Also, a non-trivial fraction of crashes may be due to users having faulty hardware.

  • Run a memory check upon crashing, probably based on some heuristic such as crash frequency, and inform the user if they have faulty memory.

Proactive

Proactive strategies are those that help us prevent crash-prone code from shipping. The following is a list of possibilities.
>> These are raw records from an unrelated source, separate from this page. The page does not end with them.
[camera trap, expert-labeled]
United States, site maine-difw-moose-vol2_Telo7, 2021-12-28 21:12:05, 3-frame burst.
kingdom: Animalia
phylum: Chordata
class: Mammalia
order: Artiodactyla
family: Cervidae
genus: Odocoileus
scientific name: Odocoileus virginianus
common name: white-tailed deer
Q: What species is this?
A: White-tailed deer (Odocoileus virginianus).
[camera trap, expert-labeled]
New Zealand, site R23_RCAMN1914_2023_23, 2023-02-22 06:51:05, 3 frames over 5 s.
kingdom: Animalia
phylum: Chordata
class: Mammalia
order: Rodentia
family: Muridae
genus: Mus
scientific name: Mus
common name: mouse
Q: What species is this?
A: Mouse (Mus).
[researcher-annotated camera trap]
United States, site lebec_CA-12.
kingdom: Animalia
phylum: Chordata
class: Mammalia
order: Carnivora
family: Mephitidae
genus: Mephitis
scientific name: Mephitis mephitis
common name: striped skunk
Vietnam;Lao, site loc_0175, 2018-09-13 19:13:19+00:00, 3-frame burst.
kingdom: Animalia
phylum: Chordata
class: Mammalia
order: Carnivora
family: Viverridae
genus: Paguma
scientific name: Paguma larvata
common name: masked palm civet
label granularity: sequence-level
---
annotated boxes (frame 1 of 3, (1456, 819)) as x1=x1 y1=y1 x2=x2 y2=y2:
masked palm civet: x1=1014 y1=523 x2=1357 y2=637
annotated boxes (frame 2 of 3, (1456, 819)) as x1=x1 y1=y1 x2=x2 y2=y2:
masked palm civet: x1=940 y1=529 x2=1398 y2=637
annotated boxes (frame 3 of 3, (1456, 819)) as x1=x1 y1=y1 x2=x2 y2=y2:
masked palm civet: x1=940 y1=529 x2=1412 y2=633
  • Improve test coverage.
  • Improve fuzzing coverage.
    • Better isolate components so they can be fuzzed more easily (e.g. the JS shell).
    • Record non-reproducible fuzz crashes in rr so they can be played back reliably.
  • Extend use of static analysis.
    • Compiler warnings
      • bug 1268766 is about adding MOZ_MUST_USE annotations throughout the code.
    • clang's static analysis
    • Coverity
  • Extend use of dynamic analysis.
    • ASan: Already used on automation with Linux. bug 1030826 is for extending that to Windows.
    • TSan: bug 929478 is the meta-bug tracking progress.
    • Valgrind:
  • Eliminate crash-prone code patterns.
    • Low-level, e.g. replace raw pointers with smart pointers such as UniquePtr.
    • High-level, e.g. disallow binary extensions.
  • Implement more internal verification ("extended assertions"), e.g. verify complex data structures such an compiler IR.
  • Reimplement existing C and C++ components in less crash-prone languages (e.g. JavaScript, Rust).
  • Better utilize available OS protection against malware (largely a Windows-only issue).
    • Windows 10 has better protection, at least for content processes?
  • Recover from crash-causing events and continue. Difficult in general, may be possible in restricted cases?
  • Use data from users (telemetry, crash reports, etc.) to determine gaps in coverage in Nightly/Aurora/Beta, and then use that to drive additional testing, channel recruitment, etc. Types of coverage:
    • Web feature coverage (e.g. are we not testing web workers enough?)
    • Site coverage (e.g. are we not testing Facebook enough?)
    • Hardware configuration coverage (e.g. are we not testing particular gfx card/drivers combinations enough?)
    • Firefox configuration coverage (e.g. are we not testing particular add-ons or non-standard options enough?)

Administration

Things to be decided.

  • Regular meetings: time, frequency, content?
  • Progress tracking: high-level stability measurements, bug lists, etc. Links to those.
  • Communication: IRC, email, other?

Crash stats checking rosters

Nightly builds are produced at 3am each day (California time). Each build's crashes can be viewed here. The current roster for checking Nightly build crashes:

  • Sunday (late): njn analyzes Friday and Saturday's builds
  • Monday (late): njn analyzes Sunday's and Monday's builds
  • Wednesday: jchen analyzes Tuesday's builds
  • Thursday: mccr8 analyzes Wednesday's builds
  • Friday: dbaron analyzes Thursday's builds

We keep notes on what we do.